O que você sente não é falta de garra. Não é falta de comprometimento. É a resposta normal de um corpo humano a um sistema que foi projetado para extrair o máximo sem se preocupar com o que fica. Segundo a psicóloga Rayane Lima, do Observatório de Saúde no Trabalho, "diante da necessidade de sobrevivência no mercado, muitos trabalhadores colocam suas questões emocionais em segundo plano, administrando os conflitos de forma automática até que o corpo e a mente não suportam mais." Quando esse ponto chega, não é falha do trabalhador. É o resultado esperado de um sistema que nunca foi projetado para ele durar.

A empresa que descarta quem adoece por causa dela não perdeu um funcionário. Perdeu a prova mais concreta de que o sistema que ela construiu é insustentável para quem vive dentro dele.

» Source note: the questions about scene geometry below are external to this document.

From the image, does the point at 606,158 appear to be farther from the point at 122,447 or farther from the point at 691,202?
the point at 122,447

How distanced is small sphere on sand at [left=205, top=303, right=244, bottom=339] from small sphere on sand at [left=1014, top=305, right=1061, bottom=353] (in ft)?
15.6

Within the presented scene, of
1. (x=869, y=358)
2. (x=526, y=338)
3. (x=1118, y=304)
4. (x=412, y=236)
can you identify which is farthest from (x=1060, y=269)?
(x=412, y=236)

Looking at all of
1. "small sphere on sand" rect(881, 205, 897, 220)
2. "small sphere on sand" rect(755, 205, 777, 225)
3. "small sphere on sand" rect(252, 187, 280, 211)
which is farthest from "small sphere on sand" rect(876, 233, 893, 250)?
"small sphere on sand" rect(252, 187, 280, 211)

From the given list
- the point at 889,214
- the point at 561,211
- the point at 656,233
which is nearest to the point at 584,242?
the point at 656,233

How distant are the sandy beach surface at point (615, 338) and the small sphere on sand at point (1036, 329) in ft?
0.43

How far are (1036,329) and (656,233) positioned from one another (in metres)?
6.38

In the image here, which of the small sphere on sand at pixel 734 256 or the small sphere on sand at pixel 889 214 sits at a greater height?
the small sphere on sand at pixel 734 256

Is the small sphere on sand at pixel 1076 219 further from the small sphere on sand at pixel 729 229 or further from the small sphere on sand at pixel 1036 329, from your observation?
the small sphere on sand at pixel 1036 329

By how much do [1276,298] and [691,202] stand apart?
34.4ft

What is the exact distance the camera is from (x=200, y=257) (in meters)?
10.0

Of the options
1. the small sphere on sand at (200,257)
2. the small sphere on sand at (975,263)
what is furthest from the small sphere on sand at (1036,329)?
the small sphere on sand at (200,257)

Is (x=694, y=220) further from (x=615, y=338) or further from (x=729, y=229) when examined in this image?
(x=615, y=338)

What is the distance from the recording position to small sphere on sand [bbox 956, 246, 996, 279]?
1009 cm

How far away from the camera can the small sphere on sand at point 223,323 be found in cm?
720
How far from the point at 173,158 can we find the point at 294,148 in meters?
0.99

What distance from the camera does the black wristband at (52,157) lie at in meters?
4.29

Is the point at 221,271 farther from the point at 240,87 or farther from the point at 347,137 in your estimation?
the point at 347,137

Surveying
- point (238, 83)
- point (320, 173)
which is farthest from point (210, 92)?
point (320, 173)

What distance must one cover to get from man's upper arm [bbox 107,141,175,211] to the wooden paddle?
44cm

Fontes: Ministério da Previdência Social — afastamentos por transtornos mentais (2024–2025); Gupy — pesquisa saúde mental no trabalho (mar/2026); Observatório de Segurança e Saúde no Trabalho; INSS — auxílios-doença por transtornos mentais; Trench Rossi Watanabe/Folha de S.Paulo — processos trabalhistas por burnout (2025); Instituto Suassuna — Dr. Danilo Suassuna; ISMA-BR (International Stress Management Association); OMS — Organização Mundial da Saúde.